MORGANTOWN —
Jeff Braun doesn’t just walk into a room.
He comes in and takes it over.
He is big — yes, very big, 6-foot, 5-inches and 321 pounds big with closely cropped hair and a man’s beard, thick and full but neatly trimmed.
He speaks rather softly for someone so big and involved in a game like football, where he is one of the unseen heroes of the West Virginia University offense, an offensive lineman who operates in the obscurity of an offensive lineman.
After all, there is much to watch with this West Virginia offense — Geno Smith throwing, Tavon Austin juking, Stedman Bailey catching and J.D. Woods taking that one better by snaring footballs with one hand. Who would look into the pits?

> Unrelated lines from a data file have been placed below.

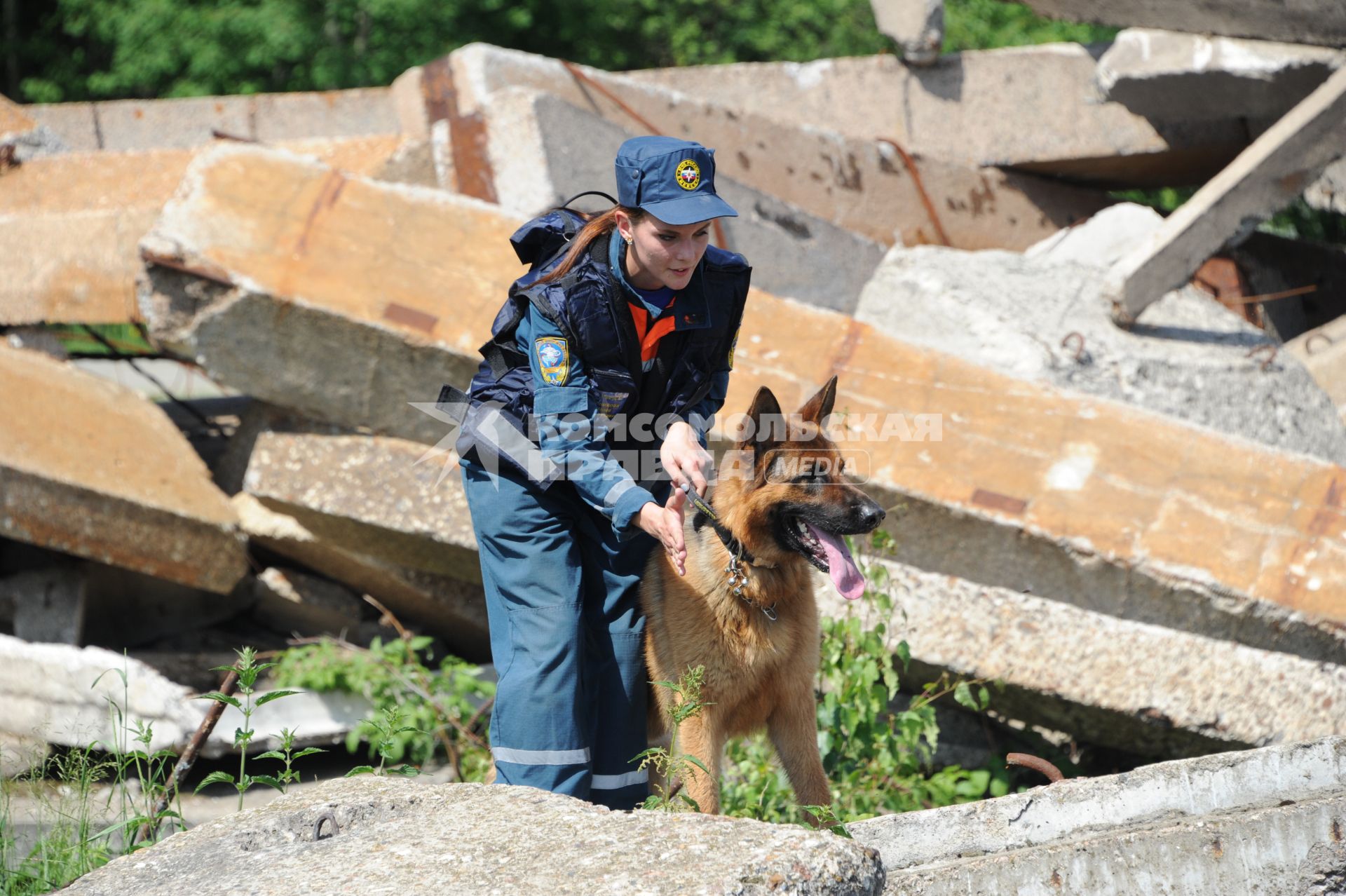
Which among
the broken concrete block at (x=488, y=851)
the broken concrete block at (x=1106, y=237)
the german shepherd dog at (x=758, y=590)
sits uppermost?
the broken concrete block at (x=1106, y=237)

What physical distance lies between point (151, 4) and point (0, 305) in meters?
12.9

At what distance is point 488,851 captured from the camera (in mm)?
2221

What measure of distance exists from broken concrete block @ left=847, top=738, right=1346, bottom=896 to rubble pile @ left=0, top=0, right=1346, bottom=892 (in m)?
0.05

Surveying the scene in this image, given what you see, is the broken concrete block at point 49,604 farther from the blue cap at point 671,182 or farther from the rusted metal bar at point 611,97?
the rusted metal bar at point 611,97

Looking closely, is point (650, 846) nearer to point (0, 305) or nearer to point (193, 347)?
point (193, 347)

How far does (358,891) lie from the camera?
209 centimetres

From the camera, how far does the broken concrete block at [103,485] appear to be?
4676mm

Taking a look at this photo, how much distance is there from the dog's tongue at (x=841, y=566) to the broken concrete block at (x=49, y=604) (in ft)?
11.4

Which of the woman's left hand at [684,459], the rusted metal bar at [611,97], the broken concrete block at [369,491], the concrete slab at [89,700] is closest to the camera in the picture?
the woman's left hand at [684,459]

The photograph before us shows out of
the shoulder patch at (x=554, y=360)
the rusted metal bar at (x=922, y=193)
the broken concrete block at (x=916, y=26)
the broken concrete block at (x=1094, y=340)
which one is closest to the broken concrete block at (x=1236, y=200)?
the broken concrete block at (x=1094, y=340)

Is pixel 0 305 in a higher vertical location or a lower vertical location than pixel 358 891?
higher

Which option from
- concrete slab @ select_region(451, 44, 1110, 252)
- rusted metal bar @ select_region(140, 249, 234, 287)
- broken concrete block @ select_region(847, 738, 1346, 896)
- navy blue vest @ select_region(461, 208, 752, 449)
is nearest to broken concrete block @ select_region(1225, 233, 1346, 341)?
concrete slab @ select_region(451, 44, 1110, 252)

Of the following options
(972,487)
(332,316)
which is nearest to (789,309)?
(972,487)

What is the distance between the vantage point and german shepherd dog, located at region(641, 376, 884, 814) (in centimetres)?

He isn’t even one of the most well-known offensive linemen, even though he is and has been a starter since the Bill Stewart days. Tackle Quinton Spain, who is big as a house and strong enough to move one, is the most visual of focuses, and center Joey Madsen, who is as quick with a quip as he is with the snap, is the one in line to perhaps be named winner of the Rimington Award as the college game’s top center.
But Braun walks into the room possessing an honor of his own from this past week, an honor that lifts beyond the boundaries that are built around most football players, taking him off into the real world as something more than just a curiosity.
During the week WVU was readying itself to go to Texas for its most important game of the season so far, Braun was selected as one of 147 finalists for the National Football Foundation’s Scholar-Athlete Award.
Look at the name closely. It said “Scholar-Athlete,” not student-athlete. It is for someone who does more than just go to class, and while the football abilities are part of this award, to say nothing of the work in the classroom, the award includes yet other areas on which to be judged — citizenship and leadership.
It is in these final arenas where Braun is really different, for he has concentrated on making a difference with youth, with the community.
“I just wanted to give back,” he said. “Early in my career I felt it was hard because I wasn’t starting and wasn’t in the spotlight. As I progressed, I felt it was time to have my voice be heard.
“I was able to go out there and express my feelings toward certain issues and help the cause,” Braun continued. “The biggest thing I want to eventually get into is bullying, because that’s what meant the most to me most growing up.”
Bullying? Someone bullied Jeff Braun, the kid who was 6-1 and 260 entering high school?
“I was bullied my whole life, right up until the ninth grade,” he said
“By whom?”
“Everybody,” he answered. “I was bigger and people liked to pick on me. I didn’t realize until I was older that I could use my size to my advantage.”
His worst time was around 11, when his father died, and the kids were taunting him.
“I lost interest in everything. I would rather be at home,” Braun said in a recent profile of him. “I had battles with my mom; I told her I was sick, I just didn’t want to see those people. That’s what made me into an introvert today.”
He kept much of it inside himself, which only made it hurt more, and even when his family convinced him to play on a travel football team, the problems continued.
It wasn’t until he hit high school that he realized how to deal with it, and it came in part through football.
“As cruel as the way they had said it was, I was big,” said Braun. “It hit me, ‘I can’t change that I’m a big guy, so what can I do to utilize it?’ That’s when football really heated up for me.”
As part of the team, Braun was able to learn about many of the people who had taunted and bullied him.
“Once I got to high school and I started to play football and had success, a lot of it stopped,” Braun said. “And a lot of those people (who taunted him) were on my team. Now looking at it, becoming friends with some of those guys you can see that they weren’t trying to tear you down; they were just trying to do the ‘normal’ thing, to be cool … which is sad. It made me realize I’m a better person for it.”
Football got him through high school, straightened out not only his direction in life but his view of life itself, earned him a college scholarship and put him into a situation where he can take advantage of his situation and help others.
He made his grades in college, not in the fashion of genius, but enough to carry a high GPA.
“I’ve had Cs,” he admitted. “I didn’t get very many, but I’m not a straight-A student, and I try to maintain that high grade point.”
His education was slowed some by the process of discovery in college, of learning exactly what direction he wanted to head.
“I started out in exercise physiology but realized that was going to be way too tough for me to do with football,” he explained. “I switched to physical education because my whole family are physical educators. Then I realized I really don’t want to teach, I really want to coach. So I switched to a board of regents degree. That will get me into grad school, and hopefully a graduate assistant job coaching somewhere.”
And, as a coach, he will be able to continue his work with young people and help some avoid the discomfort he felt as he was being molded into the person he is.